Figure 6. Set2 represses inducible cryptic promoters.

(a) Tiling array data identified 757 cryptic transcripts increased in set2Δ. Venn diagram shows the number of genes with internal cryptic promoters repressed by Set2: 639 antisense and 118 sense direction. Among these, 55% (416 promoters) are more active during carbon source shifts in the absence of SET2, indicating that they are inducible cryptic promoters responding to environmental changes. In all, 44 cryptic promoters repressed by Set2 produce both sense and antisense divergent transcripts. (b) Examples of distinct cryptic promoter types. Red arrows and blue arrows show the core promoters and cryptic promoters, respectively. Light blue boxes show the open reading frame position. SLD3 or TMA108 has an internal cryptic promoter or an antisense promoter that is activated during galactose incubation. RAD28 gene has internal cryptic promoters that produce short sense and antisense transcripts. (c) Northern blot analysis of PCA1 cryptic transcripts. SET2 or set2Δ cells were grown in synthetic complete (SC) medium containing raffinose (Ra) and shifted to SC-galactose media for 120 min (Gal120). WT, wild type.

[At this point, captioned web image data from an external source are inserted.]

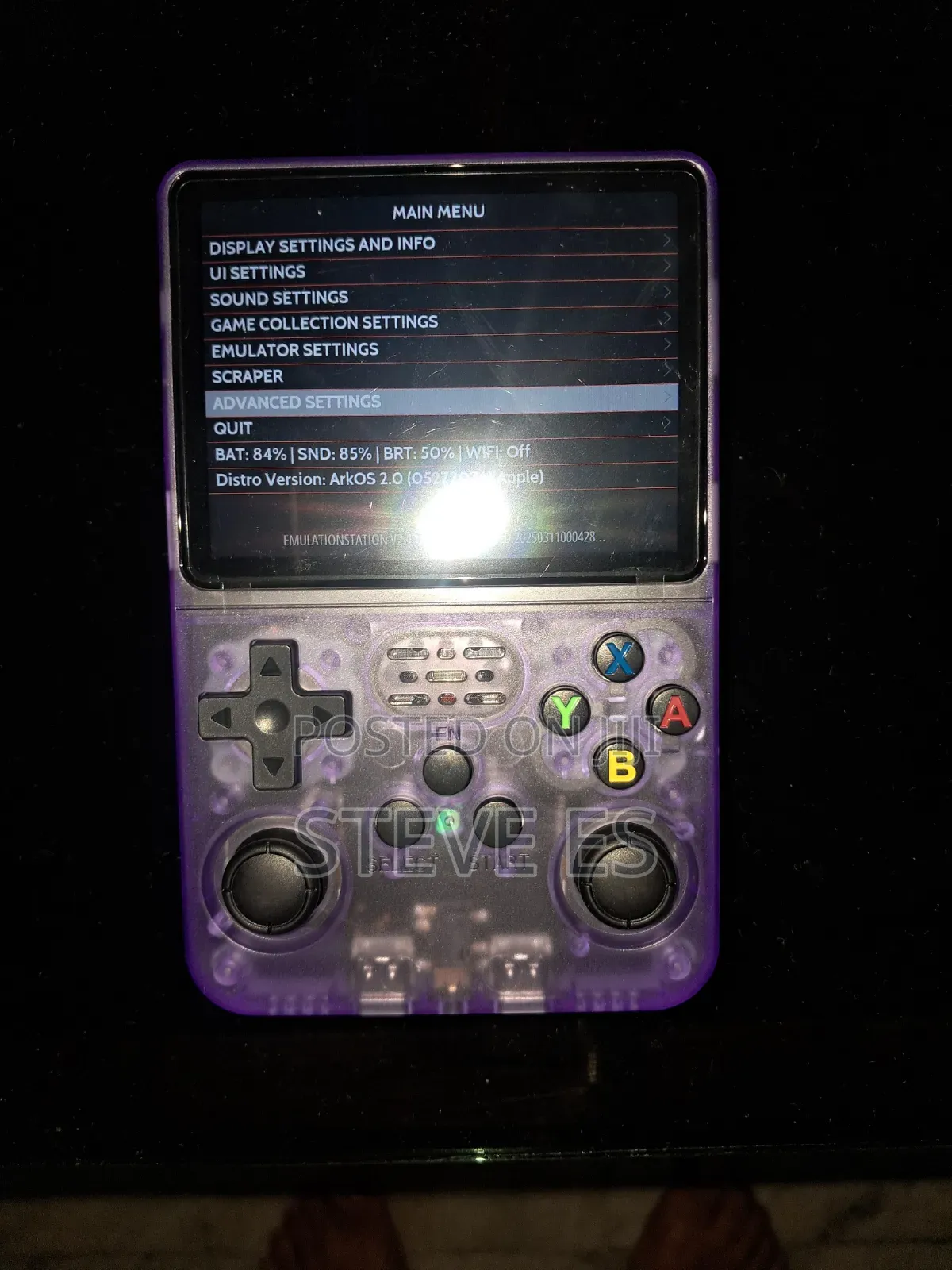 R36s Handheld for Gaming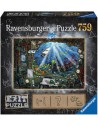 RAVENSBURGER Hra puzzle únikové V ponorce 759 dílků 70x50cm skládačka 2v1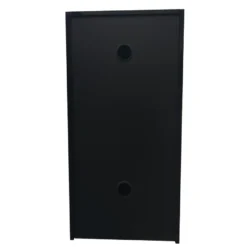 Dupla Marin Cube Stand 80 black, Unterschrank, 45 x 45 x 90 cm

Figure 7. Models for regulation of gene expression by Set2–Rpd3S pathway and overlapping lncRNA transcription.

(a) At Set2-repressed promoters, transcription from a distal or antisense promoter targets H3K36me3 to the core promoter of mRNA target genes. Rpd3S deacetylates histones in the mRNA promoter region, resulting in delayed or reduced induction. For suppression of internal cryptic promoters, transcription from the mRNA promoter of mRNA gene targets H3K36me3 and Rpd3S deacetylation in 3′-transcribed regions. These cryptic promoters may also respond to environmental changes. (b) Position of the lncRNA promoter specifies the repressive effects of two distinct HDACs, Set3C and Rpd3S. H3K4me2 and H3K36me3 are targeted to 5′- and 3′-regions of lncRNA expression, respectively. In 5′-regions, Set3C binds to H3K4me2 to deacetylate histones and repress the mRNA promoter. In contrast, in 3′-regions of lncRNA transcription, Rpd3S binds to H3K36me3 to deacetylate histones and repress mRNA promoters. These mechanisms are also applicable to genes with antisense transcription.